:: Text section ::
####
Sunday, May 25, 2008

One Hundred Seventy Days

Today is the 96th anniversary of my father’s birth. Happy birthday, Dad.

In 170 days it will be November 11, 2008—the 34th anniversary of his death, and coincidentally the first day of my bicycle trek across Israel. I do not have forty years of wandering in the desert ahead of me, but in some ways it may feel that way. Some days I will feel lost, hopeless, wanting to return to the comfort of the past. Some days I will find the sustenance unacceptable, the waters bitter, and certainly the uphill climbs strenuous and even painful. And, I pray, some days I will experience revelation, light, awe, truth. All of these, and more, will be the companions of my journey.

One hundred seventy is a big number. It represents too many days for me to hold in my awareness. I can understand today, tomorrow, this week, maybe even this month. Five months, twenty-four weeks is much too long for me to get my arms around. Although I have spent much of my career planning projects of longer duration, and creating annual plans, this is the result of applying concepts and tools that are inherently opposed to my nature. I see myself as a spontaneous, intuitive person. When Myers-Briggs inventories ask whether I like to have my Sundays planned (I transpose the question to Saturday) the answer is emphatically “No”. When Deb asks on Friday night, “Are you going to shul tomorrow?” The answer is typically, “We’ll see.” One of the reasons Deb and I have so much trouble planning and taking vacations is that the arrangements—especially using frequent flyer miles—demand that we transport ourselves too far out in the future.

And yet, God willing, in 170 days I know exactly where I will be and what I will be doing. Frightening. All the more so, because to do this thing I purport to do I must also do certain things on all or most of the days between now and then. I must ride increasing distances along increasingly challenging routes. I must experience the pain and exhilaration of climbing and descending the Santa Cruz mountains. I must continually monitor and adjust the delicate relationship between my body and the machine that transports me. I must find a pair of riding shoes or a saddle or cleat position that allows me to pedal more than an hour and a half without my pinky toes becoming numb. I must strengthen my legs and arms and torso. I must strengthen my resistance to self-medicate with food. I must reduce my body mass index—not for this ride alone, but for the forty-plus years of wandering I plan to do after the ride.

I have so much to do.

I know I can only do whatever I do in the discrete, indefinable moment of “now”. And while the self-help literature preaches the value of living in the present I still feel a need to put “now” in a context that includes November 11, 1974 and November 11, 2008. What was, what is, and what may be some day, frame a conversation of contrasts that fuel awareness and action in the present. My health is good, and I am the son of two parents who had heart disease. I am optimistic, and I must not turn a blind eye to heredity. I have had a better diet, more exercise, in a smoke free environment than did my parents, and I am obese, take cholesterol medication and have some tendencies that left unchecked could lead to diabetes.
####
:: Instructions to follow ::
Rewrite the passage of the blog post that opens with "Today is the" and closes with "of my journey.", replacing each "anniversary" with "commemoration". You will not need the material for any of this.

:: Dataset entries ::
####
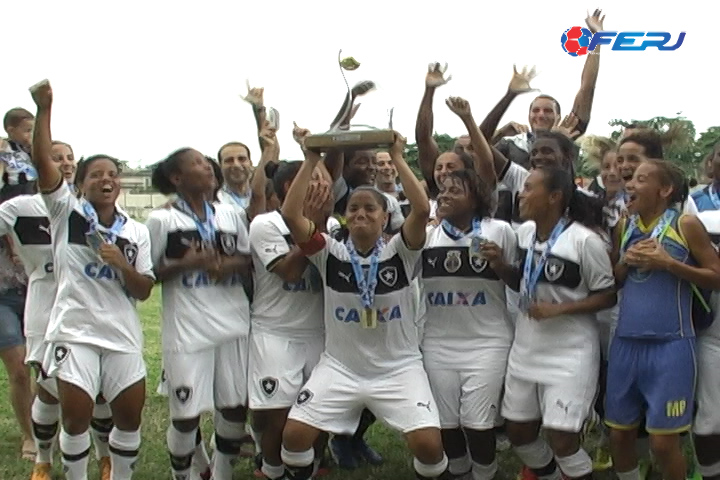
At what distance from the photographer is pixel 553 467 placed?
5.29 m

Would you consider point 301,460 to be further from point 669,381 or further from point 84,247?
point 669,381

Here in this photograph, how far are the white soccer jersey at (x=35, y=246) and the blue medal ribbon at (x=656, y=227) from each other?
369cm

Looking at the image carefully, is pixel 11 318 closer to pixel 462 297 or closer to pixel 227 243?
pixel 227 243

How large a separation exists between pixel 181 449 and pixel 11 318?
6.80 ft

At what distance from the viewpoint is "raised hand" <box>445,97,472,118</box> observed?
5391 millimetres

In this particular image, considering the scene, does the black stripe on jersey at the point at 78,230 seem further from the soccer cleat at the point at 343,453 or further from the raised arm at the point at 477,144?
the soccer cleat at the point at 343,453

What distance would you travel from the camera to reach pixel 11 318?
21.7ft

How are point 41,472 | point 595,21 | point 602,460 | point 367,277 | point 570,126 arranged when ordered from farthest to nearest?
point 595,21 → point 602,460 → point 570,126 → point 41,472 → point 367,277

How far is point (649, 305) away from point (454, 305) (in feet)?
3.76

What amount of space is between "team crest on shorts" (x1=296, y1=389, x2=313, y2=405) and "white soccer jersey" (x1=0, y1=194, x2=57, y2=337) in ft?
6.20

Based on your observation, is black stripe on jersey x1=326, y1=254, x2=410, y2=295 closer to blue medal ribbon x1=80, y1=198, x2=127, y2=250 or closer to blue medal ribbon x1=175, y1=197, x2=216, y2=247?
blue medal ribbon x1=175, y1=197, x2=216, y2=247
####
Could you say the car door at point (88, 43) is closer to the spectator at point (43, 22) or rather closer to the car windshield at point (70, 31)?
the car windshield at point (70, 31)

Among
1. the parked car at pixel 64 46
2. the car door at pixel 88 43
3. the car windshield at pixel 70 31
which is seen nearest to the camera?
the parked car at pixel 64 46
####
:: Output for this exercise ::
Today is the 96th commemoration of my father’s birth. Happy birthday, Dad.

In 170 days it will be November 11, 2008—the 34th commemoration of his death, and coincidentally the first day of my bicycle trek across Israel. I do not have forty years of wandering in the desert ahead of me, but in some ways it may feel that way. Some days I will feel lost, hopeless, wanting to return to the comfort of the past. Some days I will find the sustenance unacceptable, the waters bitter, and certainly the uphill climbs strenuous and even painful. And, I pray, some days I will experience revelation, light, awe, truth. All of these, and more, will be the companions of my journey.